I consumi alimentari sono incomprimibili
Lusetti sottolinea il ruolo dell’inflazione in questo stato di cose e il fatto che «c’è una quota di consumi che sono incomprimibili, i consumi alimentari: posso fare a meno di una lampadina, ma non posso fare a meno del pane». Ma gli effetti che si fanno sentire sono sfumati. «Cambia il mio carrello della spesa, non compro il pesce ma compro il pollo, non compro il vitello o il filetto ma carni bianche oppure dei macinati». Ma c’è anche un’altra gamma di possibilità.
Sono dati che dobbiamo attenzionare con cura perché ci permettono di evidenziare la stretta connessione fra inflazione e insicurezza globale
da un lato e ricaduta sociale dall’altroAndrea Segrè – direttore scientifico dell’Osservatorio Waste Watcher
Diete disordinati ed effetti sulla salute
«Mi rivolgo», precisa, «ad un altro tipo di consumo e vado a comprare in altri posti, dove magari non ci sono le garanzie che possono esserci in un supermercato: modifico quindi radicalmente i miei consumi al punto che questo spesso impoverisce la dieta, con effetti sulla salute». Diete disordinate «producono effetti importanti come ad esempio l’aumento incontrollato del peso».
Sprechiamo di più
Non solo. I dati del monitoraggio ci dicono che siamo passati da 75 (quelli della rilevazione precedente) a quasi 81 grammi di cibo buttato ogni giorno pro capite nelle nostre case (80,9 grammi, per l’esattezza) e da 524,1 grammi settimanali nel 2023 a 566,3 grammi settimanali nel 2024. Si tratta dell’8,05% di spreco in più rispetto a un anno fa.

---

• _Lavoro richiesto_
Puoi estrarre per intero il testo sui consumi alimentari e lo spreco di cibo, riproducendolo senza alcuna modifica? L'elenco è materiale a sé stante, distinto dal testo.

(Voci tratte da una raccolta)
---

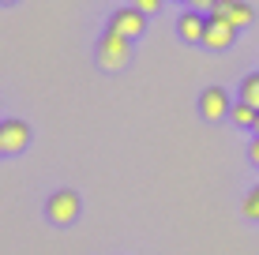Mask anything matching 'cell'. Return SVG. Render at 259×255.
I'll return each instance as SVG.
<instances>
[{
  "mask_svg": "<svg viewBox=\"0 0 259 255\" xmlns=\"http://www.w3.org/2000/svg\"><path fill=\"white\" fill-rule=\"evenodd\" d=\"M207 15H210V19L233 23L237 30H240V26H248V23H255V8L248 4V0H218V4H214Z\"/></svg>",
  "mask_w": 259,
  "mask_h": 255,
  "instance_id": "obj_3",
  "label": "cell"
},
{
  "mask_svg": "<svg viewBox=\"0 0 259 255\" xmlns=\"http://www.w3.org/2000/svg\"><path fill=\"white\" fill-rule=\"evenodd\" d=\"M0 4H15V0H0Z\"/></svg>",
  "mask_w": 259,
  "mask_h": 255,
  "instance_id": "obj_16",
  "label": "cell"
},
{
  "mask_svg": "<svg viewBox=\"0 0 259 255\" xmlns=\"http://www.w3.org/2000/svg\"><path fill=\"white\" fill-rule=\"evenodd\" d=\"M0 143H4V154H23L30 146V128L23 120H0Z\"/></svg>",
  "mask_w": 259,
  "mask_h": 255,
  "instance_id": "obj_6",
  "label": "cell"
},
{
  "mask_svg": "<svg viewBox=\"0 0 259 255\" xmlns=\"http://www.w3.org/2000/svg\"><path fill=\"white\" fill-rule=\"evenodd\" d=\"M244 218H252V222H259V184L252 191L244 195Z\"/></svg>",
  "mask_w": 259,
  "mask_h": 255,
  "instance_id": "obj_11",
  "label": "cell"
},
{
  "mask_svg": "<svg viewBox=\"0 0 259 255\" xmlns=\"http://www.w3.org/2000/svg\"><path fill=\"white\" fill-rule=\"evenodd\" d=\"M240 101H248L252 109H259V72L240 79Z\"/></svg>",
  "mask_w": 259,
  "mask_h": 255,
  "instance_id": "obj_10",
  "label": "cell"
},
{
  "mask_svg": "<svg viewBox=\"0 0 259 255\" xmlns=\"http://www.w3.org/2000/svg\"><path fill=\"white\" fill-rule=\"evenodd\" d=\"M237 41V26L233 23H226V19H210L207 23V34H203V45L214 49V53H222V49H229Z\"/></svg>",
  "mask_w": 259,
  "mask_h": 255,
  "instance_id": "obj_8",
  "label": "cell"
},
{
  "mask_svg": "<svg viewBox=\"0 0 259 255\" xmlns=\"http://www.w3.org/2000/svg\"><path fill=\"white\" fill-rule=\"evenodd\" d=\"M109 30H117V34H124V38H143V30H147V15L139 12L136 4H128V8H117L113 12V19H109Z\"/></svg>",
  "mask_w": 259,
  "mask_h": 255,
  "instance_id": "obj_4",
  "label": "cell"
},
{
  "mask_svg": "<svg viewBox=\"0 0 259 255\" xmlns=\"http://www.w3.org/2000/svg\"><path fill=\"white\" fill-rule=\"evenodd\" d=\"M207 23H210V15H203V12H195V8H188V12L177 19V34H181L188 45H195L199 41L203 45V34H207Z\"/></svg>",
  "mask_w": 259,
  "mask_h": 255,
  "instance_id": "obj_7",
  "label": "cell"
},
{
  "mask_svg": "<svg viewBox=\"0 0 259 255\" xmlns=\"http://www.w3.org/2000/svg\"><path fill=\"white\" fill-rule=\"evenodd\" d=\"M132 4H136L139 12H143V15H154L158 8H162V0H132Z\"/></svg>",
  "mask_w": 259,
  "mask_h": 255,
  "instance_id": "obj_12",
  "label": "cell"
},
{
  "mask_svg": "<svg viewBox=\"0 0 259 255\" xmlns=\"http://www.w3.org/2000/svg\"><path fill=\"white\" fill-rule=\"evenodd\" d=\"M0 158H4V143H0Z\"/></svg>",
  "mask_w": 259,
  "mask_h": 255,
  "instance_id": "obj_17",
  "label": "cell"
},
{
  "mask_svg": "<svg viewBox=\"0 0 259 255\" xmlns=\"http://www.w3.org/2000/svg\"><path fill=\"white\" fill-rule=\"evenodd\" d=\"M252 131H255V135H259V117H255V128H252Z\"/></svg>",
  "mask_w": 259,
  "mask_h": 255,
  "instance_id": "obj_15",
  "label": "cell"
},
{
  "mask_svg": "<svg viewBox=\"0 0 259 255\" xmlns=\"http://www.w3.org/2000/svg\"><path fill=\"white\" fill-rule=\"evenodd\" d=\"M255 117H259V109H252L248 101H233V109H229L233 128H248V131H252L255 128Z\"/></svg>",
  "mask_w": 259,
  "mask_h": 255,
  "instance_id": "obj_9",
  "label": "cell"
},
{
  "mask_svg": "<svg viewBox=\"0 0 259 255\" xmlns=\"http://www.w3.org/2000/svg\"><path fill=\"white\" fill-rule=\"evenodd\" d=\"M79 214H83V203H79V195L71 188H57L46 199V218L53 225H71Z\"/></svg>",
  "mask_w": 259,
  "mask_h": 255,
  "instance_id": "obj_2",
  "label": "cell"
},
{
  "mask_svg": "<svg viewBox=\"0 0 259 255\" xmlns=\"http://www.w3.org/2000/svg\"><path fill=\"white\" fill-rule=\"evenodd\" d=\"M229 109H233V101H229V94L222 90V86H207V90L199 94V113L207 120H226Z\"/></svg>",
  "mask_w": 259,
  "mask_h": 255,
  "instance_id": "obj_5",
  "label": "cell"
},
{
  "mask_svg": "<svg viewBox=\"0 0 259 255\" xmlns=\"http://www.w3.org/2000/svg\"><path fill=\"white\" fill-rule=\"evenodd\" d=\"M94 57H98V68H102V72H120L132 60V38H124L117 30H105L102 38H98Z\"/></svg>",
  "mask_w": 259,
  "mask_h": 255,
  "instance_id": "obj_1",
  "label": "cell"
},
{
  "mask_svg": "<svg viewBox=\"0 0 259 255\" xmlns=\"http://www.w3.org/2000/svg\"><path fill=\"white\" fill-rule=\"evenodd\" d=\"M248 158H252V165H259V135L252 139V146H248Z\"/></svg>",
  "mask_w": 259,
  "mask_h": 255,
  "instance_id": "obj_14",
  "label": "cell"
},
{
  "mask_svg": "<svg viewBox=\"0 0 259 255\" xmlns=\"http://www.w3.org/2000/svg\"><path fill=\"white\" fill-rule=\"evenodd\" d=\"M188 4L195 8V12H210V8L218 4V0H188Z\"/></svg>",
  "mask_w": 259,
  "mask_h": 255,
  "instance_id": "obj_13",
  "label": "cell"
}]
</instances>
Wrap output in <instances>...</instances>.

---

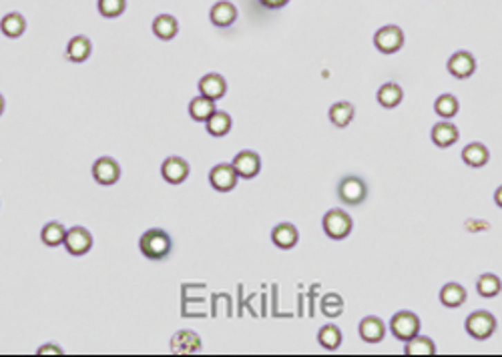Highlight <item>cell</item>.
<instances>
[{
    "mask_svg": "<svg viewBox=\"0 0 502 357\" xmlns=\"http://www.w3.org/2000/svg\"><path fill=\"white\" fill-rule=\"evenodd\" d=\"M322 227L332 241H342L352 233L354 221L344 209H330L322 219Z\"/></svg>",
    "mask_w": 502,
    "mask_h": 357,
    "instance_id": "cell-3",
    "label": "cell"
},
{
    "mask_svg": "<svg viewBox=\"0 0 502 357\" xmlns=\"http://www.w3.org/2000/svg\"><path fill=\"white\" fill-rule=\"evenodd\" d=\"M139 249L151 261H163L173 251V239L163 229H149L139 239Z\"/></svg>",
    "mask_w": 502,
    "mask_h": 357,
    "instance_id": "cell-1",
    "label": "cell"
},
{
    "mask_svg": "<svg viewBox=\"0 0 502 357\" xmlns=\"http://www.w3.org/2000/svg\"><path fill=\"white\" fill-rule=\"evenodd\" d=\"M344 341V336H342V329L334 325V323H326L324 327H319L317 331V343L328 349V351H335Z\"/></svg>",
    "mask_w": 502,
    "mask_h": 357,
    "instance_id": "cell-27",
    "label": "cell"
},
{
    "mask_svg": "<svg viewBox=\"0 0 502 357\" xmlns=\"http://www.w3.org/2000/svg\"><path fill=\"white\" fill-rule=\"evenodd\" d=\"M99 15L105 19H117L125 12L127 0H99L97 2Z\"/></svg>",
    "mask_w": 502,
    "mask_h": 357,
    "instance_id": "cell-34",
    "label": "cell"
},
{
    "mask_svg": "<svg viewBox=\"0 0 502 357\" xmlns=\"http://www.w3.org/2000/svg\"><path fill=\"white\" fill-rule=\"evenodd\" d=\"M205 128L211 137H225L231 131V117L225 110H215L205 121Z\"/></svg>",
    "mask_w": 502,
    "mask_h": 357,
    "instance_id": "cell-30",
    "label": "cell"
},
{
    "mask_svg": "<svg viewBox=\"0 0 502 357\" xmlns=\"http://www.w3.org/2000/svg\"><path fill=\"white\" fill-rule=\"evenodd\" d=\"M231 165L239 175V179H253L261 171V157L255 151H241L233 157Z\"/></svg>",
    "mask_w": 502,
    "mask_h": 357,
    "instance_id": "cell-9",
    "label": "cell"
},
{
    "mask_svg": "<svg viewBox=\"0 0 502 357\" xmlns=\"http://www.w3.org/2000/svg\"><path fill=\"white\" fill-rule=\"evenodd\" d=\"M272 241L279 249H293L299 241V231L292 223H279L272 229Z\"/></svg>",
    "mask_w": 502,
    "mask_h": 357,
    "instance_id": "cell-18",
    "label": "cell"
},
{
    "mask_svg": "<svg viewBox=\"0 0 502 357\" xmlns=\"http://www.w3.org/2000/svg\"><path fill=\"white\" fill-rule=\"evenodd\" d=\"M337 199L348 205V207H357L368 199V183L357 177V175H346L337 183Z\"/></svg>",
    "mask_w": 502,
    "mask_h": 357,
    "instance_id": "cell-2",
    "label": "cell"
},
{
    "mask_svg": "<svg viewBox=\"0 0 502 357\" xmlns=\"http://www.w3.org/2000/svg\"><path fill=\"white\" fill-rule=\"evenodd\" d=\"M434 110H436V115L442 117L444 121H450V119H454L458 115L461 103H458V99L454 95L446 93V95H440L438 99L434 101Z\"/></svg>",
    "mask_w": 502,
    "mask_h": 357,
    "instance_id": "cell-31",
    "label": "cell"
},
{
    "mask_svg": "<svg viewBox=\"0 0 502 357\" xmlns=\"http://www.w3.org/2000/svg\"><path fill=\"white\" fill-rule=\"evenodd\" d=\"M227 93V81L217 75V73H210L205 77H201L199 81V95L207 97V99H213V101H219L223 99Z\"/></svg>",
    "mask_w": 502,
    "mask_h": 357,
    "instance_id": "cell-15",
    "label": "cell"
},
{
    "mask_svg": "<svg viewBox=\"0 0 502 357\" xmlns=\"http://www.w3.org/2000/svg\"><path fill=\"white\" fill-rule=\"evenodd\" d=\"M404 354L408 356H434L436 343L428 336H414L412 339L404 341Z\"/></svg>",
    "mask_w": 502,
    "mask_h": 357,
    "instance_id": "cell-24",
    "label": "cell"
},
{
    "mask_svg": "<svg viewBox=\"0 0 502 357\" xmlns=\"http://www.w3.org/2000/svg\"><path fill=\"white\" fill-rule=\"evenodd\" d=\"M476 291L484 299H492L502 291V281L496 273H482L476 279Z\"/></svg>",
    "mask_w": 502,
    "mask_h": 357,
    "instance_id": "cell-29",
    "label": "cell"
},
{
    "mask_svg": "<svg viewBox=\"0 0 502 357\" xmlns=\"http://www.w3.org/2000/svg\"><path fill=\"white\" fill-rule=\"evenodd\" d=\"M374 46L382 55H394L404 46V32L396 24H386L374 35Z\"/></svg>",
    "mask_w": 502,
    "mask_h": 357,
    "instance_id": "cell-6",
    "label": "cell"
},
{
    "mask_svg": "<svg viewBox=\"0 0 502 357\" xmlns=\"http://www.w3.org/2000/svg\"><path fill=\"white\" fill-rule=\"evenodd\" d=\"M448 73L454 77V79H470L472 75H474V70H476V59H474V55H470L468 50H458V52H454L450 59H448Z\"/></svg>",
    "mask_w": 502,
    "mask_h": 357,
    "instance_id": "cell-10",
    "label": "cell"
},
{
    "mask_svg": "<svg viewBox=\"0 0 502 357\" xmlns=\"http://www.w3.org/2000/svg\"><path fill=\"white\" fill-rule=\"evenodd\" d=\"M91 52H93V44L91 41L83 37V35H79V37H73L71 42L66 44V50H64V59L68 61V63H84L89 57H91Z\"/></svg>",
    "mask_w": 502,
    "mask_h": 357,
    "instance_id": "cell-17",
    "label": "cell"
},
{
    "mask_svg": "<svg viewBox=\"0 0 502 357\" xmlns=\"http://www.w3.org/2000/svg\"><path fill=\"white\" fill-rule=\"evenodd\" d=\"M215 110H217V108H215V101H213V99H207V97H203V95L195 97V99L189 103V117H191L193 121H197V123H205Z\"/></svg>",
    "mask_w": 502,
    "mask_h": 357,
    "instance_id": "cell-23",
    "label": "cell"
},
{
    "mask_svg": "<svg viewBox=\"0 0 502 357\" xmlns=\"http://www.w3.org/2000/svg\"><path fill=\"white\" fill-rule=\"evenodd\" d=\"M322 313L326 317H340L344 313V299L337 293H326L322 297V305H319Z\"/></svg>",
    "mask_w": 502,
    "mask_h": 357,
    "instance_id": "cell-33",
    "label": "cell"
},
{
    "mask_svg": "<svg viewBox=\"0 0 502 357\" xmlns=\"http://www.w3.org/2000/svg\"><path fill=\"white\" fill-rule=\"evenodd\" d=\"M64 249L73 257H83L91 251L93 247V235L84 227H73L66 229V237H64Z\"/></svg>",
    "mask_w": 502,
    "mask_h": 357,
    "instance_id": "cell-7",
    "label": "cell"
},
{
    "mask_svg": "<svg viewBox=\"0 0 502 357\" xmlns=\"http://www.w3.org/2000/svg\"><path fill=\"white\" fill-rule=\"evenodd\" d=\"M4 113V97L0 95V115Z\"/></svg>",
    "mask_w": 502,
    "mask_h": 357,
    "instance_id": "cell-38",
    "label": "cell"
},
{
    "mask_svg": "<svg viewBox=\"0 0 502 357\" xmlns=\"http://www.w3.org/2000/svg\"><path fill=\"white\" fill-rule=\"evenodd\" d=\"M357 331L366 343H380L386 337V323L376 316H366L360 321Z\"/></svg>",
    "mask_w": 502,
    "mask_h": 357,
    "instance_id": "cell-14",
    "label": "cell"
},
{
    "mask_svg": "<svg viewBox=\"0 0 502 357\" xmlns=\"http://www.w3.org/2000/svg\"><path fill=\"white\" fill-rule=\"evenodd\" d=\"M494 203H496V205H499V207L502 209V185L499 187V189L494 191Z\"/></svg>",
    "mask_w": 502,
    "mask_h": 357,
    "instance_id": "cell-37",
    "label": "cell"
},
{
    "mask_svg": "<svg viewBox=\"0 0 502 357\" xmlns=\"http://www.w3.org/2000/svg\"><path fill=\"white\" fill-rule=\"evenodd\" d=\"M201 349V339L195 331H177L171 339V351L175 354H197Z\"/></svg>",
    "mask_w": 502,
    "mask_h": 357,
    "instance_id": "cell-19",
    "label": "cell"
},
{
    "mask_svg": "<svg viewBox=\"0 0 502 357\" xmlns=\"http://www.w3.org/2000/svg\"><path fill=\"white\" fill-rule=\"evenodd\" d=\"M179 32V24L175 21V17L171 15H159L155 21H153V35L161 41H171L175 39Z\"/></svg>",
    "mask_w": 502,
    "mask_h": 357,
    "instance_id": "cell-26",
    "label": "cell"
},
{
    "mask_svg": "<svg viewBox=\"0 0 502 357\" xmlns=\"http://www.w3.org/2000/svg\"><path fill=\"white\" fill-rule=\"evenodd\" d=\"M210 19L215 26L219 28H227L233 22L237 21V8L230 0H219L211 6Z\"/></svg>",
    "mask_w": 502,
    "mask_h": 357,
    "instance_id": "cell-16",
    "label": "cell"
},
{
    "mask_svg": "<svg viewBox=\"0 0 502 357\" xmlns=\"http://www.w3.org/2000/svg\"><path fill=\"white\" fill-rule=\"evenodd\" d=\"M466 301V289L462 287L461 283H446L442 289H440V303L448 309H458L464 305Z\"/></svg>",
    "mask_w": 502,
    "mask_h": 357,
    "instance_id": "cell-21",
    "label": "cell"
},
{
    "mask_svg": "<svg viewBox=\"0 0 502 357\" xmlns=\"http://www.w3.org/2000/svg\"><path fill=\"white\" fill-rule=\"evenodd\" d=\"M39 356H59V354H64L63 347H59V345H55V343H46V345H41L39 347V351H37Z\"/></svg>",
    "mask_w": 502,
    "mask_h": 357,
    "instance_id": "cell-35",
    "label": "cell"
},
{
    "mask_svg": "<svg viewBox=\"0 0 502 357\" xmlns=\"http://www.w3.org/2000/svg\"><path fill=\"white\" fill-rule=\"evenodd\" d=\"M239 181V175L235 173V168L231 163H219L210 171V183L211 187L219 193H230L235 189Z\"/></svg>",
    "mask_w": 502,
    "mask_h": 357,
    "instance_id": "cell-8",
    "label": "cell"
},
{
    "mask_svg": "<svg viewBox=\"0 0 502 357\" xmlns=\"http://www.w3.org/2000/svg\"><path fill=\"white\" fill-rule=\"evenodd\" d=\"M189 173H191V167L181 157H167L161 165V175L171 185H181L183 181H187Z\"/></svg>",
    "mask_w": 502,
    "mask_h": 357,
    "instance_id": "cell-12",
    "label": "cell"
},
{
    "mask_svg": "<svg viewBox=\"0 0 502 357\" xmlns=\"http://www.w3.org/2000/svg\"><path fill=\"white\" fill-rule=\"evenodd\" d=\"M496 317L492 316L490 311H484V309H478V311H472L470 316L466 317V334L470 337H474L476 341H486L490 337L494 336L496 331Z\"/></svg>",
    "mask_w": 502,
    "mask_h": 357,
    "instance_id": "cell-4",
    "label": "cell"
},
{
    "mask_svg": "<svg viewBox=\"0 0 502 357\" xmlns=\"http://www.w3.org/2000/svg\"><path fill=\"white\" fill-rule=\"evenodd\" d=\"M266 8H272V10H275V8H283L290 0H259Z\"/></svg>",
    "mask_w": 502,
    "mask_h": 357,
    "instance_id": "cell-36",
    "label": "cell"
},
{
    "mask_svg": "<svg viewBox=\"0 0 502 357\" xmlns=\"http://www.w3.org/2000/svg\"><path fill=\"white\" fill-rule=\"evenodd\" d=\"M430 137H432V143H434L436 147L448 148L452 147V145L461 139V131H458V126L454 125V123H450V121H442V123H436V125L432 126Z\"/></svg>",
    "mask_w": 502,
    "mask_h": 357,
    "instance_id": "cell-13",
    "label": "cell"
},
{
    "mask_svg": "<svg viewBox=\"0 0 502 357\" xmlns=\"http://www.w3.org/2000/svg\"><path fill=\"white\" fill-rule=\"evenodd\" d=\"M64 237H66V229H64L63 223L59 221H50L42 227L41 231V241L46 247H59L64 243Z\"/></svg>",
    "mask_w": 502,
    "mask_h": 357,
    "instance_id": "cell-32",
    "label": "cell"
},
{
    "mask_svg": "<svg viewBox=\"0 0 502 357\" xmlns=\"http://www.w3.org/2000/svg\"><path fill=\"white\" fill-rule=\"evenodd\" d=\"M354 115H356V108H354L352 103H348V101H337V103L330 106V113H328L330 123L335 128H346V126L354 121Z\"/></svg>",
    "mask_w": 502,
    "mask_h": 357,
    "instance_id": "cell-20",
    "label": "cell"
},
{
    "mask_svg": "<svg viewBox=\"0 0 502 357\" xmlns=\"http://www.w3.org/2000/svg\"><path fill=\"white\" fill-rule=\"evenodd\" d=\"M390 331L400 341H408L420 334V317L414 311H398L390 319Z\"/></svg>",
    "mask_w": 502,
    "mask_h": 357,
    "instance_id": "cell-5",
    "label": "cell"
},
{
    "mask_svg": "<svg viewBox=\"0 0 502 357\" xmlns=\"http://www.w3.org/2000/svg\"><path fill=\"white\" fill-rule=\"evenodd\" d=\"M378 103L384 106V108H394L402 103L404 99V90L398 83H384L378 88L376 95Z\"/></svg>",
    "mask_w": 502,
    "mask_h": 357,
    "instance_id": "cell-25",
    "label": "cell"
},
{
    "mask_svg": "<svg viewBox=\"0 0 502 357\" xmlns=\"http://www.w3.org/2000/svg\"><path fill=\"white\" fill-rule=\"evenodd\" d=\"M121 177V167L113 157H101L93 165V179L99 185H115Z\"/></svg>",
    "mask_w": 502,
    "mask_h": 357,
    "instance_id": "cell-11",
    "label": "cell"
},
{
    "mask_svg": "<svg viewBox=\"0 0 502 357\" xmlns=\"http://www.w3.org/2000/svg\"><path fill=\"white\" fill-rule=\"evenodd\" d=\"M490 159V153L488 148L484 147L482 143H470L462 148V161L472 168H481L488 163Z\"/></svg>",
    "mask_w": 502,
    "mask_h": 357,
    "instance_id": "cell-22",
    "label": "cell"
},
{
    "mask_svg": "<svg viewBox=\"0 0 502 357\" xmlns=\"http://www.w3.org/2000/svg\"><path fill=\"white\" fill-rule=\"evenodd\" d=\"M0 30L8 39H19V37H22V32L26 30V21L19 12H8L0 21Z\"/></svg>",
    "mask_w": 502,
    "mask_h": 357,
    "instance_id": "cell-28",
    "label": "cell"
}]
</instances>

---

• _Risultato completo_
I consumi alimentari sono incomprimibili
Lusetti sottolinea il ruolo dell’inflazione in questo stato di cose e il fatto che «c’è una quota di consumi che sono incomprimibili, i consumi alimentari: posso fare a meno di una lampadina, ma non posso fare a meno del pane». Ma gli effetti che si fanno sentire sono sfumati. «Cambia il mio carrello della spesa, non compro il pesce ma compro il pollo, non compro il vitello o il filetto ma carni bianche oppure dei macinati». Ma c’è anche un’altra gamma di possibilità.
Sono dati che dobbiamo attenzionare con cura perché ci permettono di evidenziare la stretta connessione fra inflazione e insicurezza globale
da un lato e ricaduta sociale dall’altroAndrea Segrè – direttore scientifico dell’Osservatorio Waste Watcher
Diete disordinati ed effetti sulla salute
«Mi rivolgo», precisa, «ad un altro tipo di consumo e vado a comprare in altri posti, dove magari non ci sono le garanzie che possono esserci in un supermercato: modifico quindi radicalmente i miei consumi al punto che questo spesso impoverisce la dieta, con effetti sulla salute». Diete disordinate «producono effetti importanti come ad esempio l’aumento incontrollato del peso».
Sprechiamo di più
Non solo. I dati del monitoraggio ci dicono che siamo passati da 75 (quelli della rilevazione precedente) a quasi 81 grammi di cibo buttato ogni giorno pro capite nelle nostre case (80,9 grammi, per l’esattezza) e da 524,1 grammi settimanali nel 2023 a 566,3 grammi settimanali nel 2024. Si tratta dell’8,05% di spreco in più rispetto a un anno fa.